As we continue to scan the shelves, we’re brought up short by the RJ Arraw The Joker, which Santa has conveniently placed at eye level (provided you’re not a grown-up, that is). As well as being Batman’s nemesis, the Joker is also one of DC Comics’ greatest love-to-hate villains, stretching back to the 1940s. A criminal mastermind with a sadistic streak and a twisted sense of humour, he is the antithesis of the Dark Knight, in both appearance and personality. The watch, which came out of a partnership between RJ and Warner Bros. Consumer Products (on behalf of DC Entertainment), reprises many of the Joker’s traits, from his razor-tipped playing cards to the clown make-up. This is the watch every comics fan will want, and that’s no joke.

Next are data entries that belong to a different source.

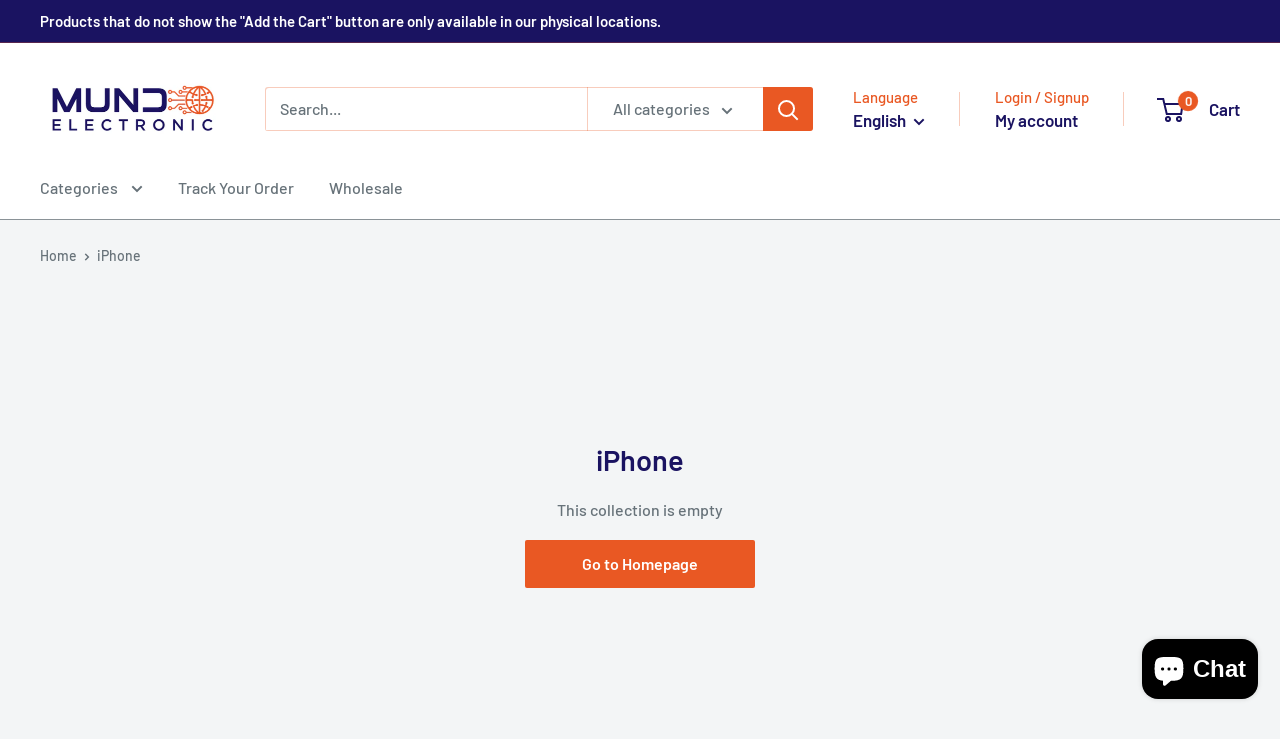

--- FILE ---
content_type: text/javascript
request_url: https://mundoelectronic.com/cdn/shop/t/33/assets/custom.js?v=102476495355921946141739657842
body_size: -655
content:
//# sourceMappingURL=/cdn/shop/t/33/assets/custom.js.map?v=102476495355921946141739657842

Some watches give the time...
Unlike the Joker, Christophe Claret doesn’t throw cards; he spins them. Away from the throngs of shoppers, tucked into a corner, is a clutch of club chairs. You can almost smell the cigar smoke as it wafts a hint of vanilla over a tumbler of pure malt. And there, on a low table, seemingly forgotten, is a watch. Or rather, an invitation to try your luck. The final piece in a trilogy that began with the Blackjack and continued with the Baccara, the Poker watch lets three friends – or enemies – play a real game of Texas Hold’em. One press on the pusher at 9 o’clock deals each player two cards. The pusher at 10 o’clock reveals the Flop – three cards on the left of the dial. Another pusher, at 8 o’clock, deals the Turn card, on the right. The same pusher shows the River card, also on the right. There are an incredible 32,768 possible card combinations in total. And that’s no bluff.
An automaton is the ultimate mechanical toy, even at an age when there are more candles than cake. The kid who once owned an army of wind-up figures will now spend hours playing with the pushers on the Opus 14. Revealed by Harry Winston in 2015 and created by Franck Orny and Johnny Girardin, it’s a jukebox-inspired automaton watch that smacks of 50s diners with a hint of Route 66. A slider at 9 o’clock selects a disc from a stack of four, each with a different indication: local time, GMT, date or a star with Harry Winston’s signature. A pusher at 4 o’clock moves an arm that picks up the disc and sets it on a platform. Power reserve is enough to pick up and return a disc five times. Rock ‘n roll!
...others have a story to tell
Suddenly, shelves give way to a tropical forest scene, where the screech of birds resonates from among the fronds. And hanging from one of these branches is the Tropical Bird Repeater. A true specialist in automaton watchmaking, Jaquet Droz takes us into an extraordinary natural paradise. When the minute-repeater slide is activated, an entire world comes alive: a hand-engraved, hand-sculpted humming bird edges towards an exotic flower, beating its wings up to forty times a second – a rare feat. To its right, a peacock with intense blue feathers fans its tail, while at 3 o’clock a toucan suddenly appears, opening its beak. As for the three dragonflies at 9 o’clock, their tiny Super-Luminova-coated wings glow… There are seven animations in all which, combined, play out four different scenarios lasting twelve seconds.
Alongside watchmaking’s traditional inspirations of sport and history, childhood and games promise a bright future for Haute Horlogerie as it ventures more and more into a priori unfamiliar terrain. With indisputable success. If it is true that a child dwells inside every adult, the world belongs to whoever sets them free.